Intent-to-execution interfaces let you describe outcomes and have AI build the system. This requires a contract layer that defines what outputs are valid and how components communicate.
Core Components
Intent Layer
You state goals in plain language or structured prompts. Example: “Summarize all meetings this week and create tasks.”
Contract Layer
Schemas, types, and validation rules define what data can flow and how it must be shaped. This prevents AI from generating incoherent output.
Execution Layer
AI builds code, runs tests, and deploys changes within constraints.
Why Contracts Matter
Contracts give AI a stable substrate. They turn ambiguous intent into executable structure and allow AI to reason across systems without manual supervision.
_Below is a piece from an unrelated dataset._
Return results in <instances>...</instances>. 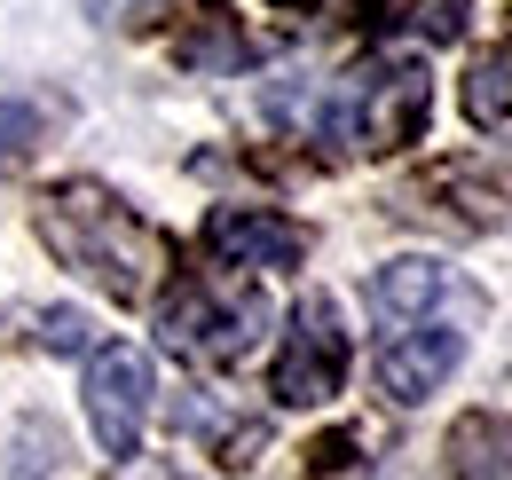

Graph-based schemas, typed APIs, and validation queries become the guardrails.
Benefits
- Rapid creation from high-level intent
- Reduced manual coding
- Safer AI output through enforced constraints
- Easier refactoring because contracts remain stable
Risks and Mitigations
- Risk: Overly rigid contracts block innovation. Mitigation: keep contracts minimal and evolve them when needed.
- Risk: Contract drift across layers. Mitigation: automated cross-validation.
- Risk: AI misinterprets intent. Mitigation: iterative refinement and clear acceptance criteria.
Intent-to-execution interfaces are the connective tissue between human goals and machine implementation. They enable a new kind of development where intent is the primary artifact and code is the compiled output.